Leading in Laredo: Soto-Vásquez accepts TAMIU tenure-track position
Arthur D. Soto-Vásquez’s journey, to becoming an expert on Latino politics in the U.S., takes a significant step with his latest appointment. Soto-Vásquez, soon to graduate from the Ph.D. program in Communications at American University, has announced he will join the faculty at Texas A&M International University in Laredo, Texas, starting this fall.
It’s a journey that began, as is often the case for NHI students, with his LDZ program. It was there, at the National LDZ in 2007 at Loyola University in Chicago, he was first introduced to the concept of Latino identity as something that was flexible and subject to influence by powerful interests. “I had no idea as a 16 year old kid at my LDZ that I would be researching the same topics we discussed at my LDZ 11 years later,” he says.
His current research focuses on the development of campaigns to mobilize Latino voters using digital media. His research took a drastic turn after the 2016 election disrupted many of the commonly held notions about the Latino electorate. Nevertheless, throughout the process of conducting his research at field sites in Washington D.C., Texas, and other places, he has relied upon a network of other NHI alumni doing important work in policy and politics. He expects this research to be completed in late 2018 – just in time for the midterm elections. He also plans to turn his dissertation research into a book.
Soto-Vásquez’s other recently published peer-reviewed research has also focused on U.S. Latino politics and digital media. A recent article published in the Howard Journal of Communications, a top journal in the field of race and media, looked at how the naming and categorizing of Latinos has been used by American presidents to advance their political agendas. His work in the Journal Communication and Media Studies, on the data collection practices of the 2016 presidential campaigns, recently was awarded the International Award for Excellence by the journal.
Soto-Vásquez’s research, as well as his commitment to educating Latino youth on the important issues facing Latinos in the U.S., has led him to his next institutional home at TAMIU. He notes that Laredo is much like the border community he grew up in, and in part because of that, views TAMIU as the perfect destination to continue his research agenda.
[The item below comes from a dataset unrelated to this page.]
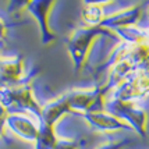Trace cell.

“I couldn’t be happier to be at an institution like TAMIU,” he says. “it offers the perfect balance of teaching undergraduate and graduate students while supporting my research. Being on the border will open up many opportunities to do new, important research.
Soto-Vásquez feels that his 12 years of affiliation with NHI, including staffing programs and attending the annual Celebración event, has been vital to his journey. “The lessons of NHI and the network it nurtures are truly life-changing,” he declares.
“Looking back, I see how growing up with NHI trained me to do everything I do now,” he recalls. “At programs, I designed engaging curriculum on the fly, practiced public speaking, and had to learn organizational skills. It’s second nature to me now.”